Un contrôle fiscal est un examen effectué par la Direction Générale des  Finances Publiques, dans le but de lutter contre la fraude, et veiller à ce que les impôts dus soient payés en temps et en heure. Ceci peut paraitre simple comme définition, mais le fisc reste la hantise de chaque chef d’entreprises. Pour mieux vous préparer à ce contrôle, cet article vous expliquera en détails les étapes de cette procédure.
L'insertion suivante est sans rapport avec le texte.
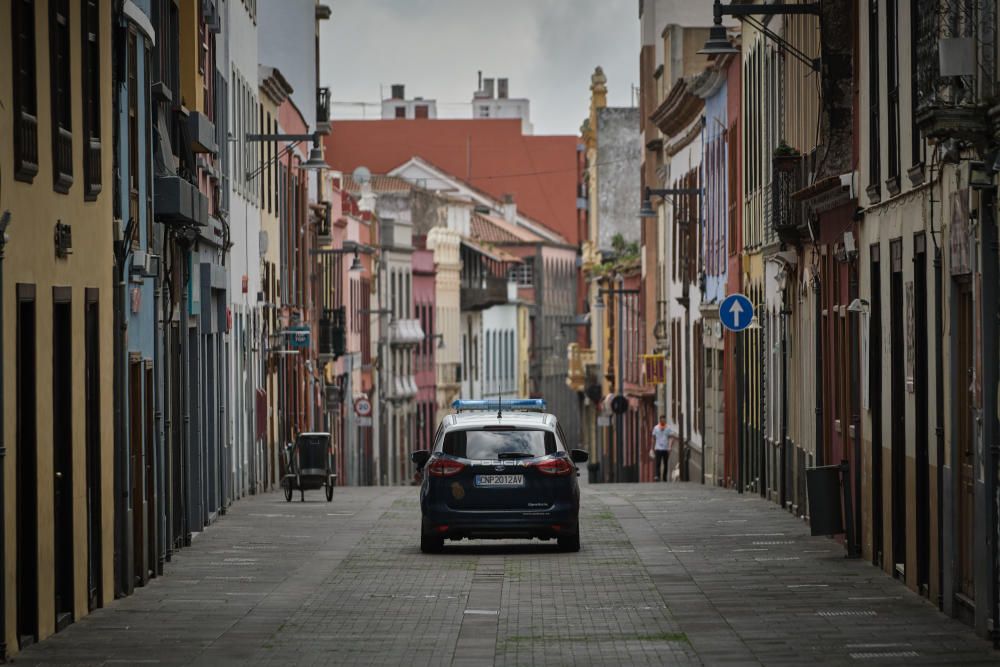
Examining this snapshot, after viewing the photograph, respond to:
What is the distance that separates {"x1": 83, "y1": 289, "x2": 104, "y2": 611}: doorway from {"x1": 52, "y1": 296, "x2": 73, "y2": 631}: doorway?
75 centimetres

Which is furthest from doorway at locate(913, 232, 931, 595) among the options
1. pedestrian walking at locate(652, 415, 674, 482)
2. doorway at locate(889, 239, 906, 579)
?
pedestrian walking at locate(652, 415, 674, 482)

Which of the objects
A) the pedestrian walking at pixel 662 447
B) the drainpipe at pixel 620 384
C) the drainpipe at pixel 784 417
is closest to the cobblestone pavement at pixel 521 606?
the drainpipe at pixel 784 417

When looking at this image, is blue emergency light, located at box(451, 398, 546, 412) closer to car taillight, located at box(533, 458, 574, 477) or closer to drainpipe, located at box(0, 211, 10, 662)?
car taillight, located at box(533, 458, 574, 477)

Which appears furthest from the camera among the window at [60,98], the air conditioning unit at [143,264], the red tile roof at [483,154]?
the red tile roof at [483,154]

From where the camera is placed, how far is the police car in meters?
23.1

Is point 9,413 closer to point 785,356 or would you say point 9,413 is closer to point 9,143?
point 9,143

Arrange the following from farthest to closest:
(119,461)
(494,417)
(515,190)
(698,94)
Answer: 1. (515,190)
2. (698,94)
3. (494,417)
4. (119,461)

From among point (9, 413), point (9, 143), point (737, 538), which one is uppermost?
point (9, 143)

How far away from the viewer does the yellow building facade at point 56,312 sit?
14.5 metres

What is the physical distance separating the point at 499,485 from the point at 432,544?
41.4 inches

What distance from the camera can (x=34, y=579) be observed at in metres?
15.1

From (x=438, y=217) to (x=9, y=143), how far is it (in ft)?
300

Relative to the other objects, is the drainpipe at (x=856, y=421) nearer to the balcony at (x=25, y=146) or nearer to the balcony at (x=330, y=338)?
the balcony at (x=25, y=146)

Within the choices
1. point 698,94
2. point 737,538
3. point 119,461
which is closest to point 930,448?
point 119,461
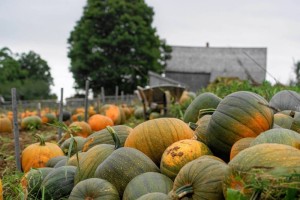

Faire appel aux services d’un avocat fiscaliste 

Le rôle d’un avocat pour contrôle fiscal d’entreprise, consiste à orienter ses clients qu’ils soient des entreprises ou des particuliers, et les aide à mieux tenir compte de la législation fiscale en vigueur dans son pays pour mieux la respecter.

Son rôle est d’autant plus important puisqu’il vous évitera de faire objet d’un redressement fiscal, puisque vous serez en totale connaissance de cause des risques que vous encourez en cas de négligence de paiement de vos impôts.

Motifs et processus d’exécution du contrôle fiscal

Qu’il soit interne ou externe, un contrôle fiscal n’est pas anodin, en effet il cache dans la plupart des cas une détection d’anomalies quelques parts, notamment au niveau des montant déclarés par l’entreprise, mais encore :

  • L’incohérence entre les bénéfices annuels et les revenus des dirigeants ;
  • des discordances entre chiffre d’affaires et TVA ;
  • absence totale de déclaration fiscale.

Toutes ces actions peuvent éveiller des soupçons et ainsi vous conduiront à un contrôle fiscal.

motifs et processus d’execution du controle fiscal

Tout d’abord vous allez recevoir une demande de contrôle sous forme d’un avis de vérification de votre comptabilité, après réception de cet avis vous disposerez alors de 2 jours francs pour pouvoir vous préparer vous, ainsi que les documents comptables justificatifs des années indiquées dans la demande envoyée. Après ces deux jours vous allez recevoir un agent administratif fiscal qui commencera son travail d’inspection, et vous devrez lui fournir toutes les pièces justificatives comptables préparées à l’avance, il faudra aussi que ce contrôleur soit en contact permanent avec votre expert-comptable ou votre directeur général en cas d’explication supplémentaire ou en cas de besoin de documents complémentaires.

Une fois la mission terminée, le contrôleur rendra compte lors d’une réunion synthèse où il révèlera ses conclusions s’agissant des corrections et rectifications qu’il faudrait envisager pour rester en règle. En tant qu’entreprise vous aurez un droit de regard d’un délai de 30 jours qui vous permettra de bien étudier les conclusions de l’agent fiscal, et à cet effet l’accepter et effectuer les corrections et rectifications nécessaires, ou dans le cas contraire si vous n’êtes pas convaincu du constat, l’objecter.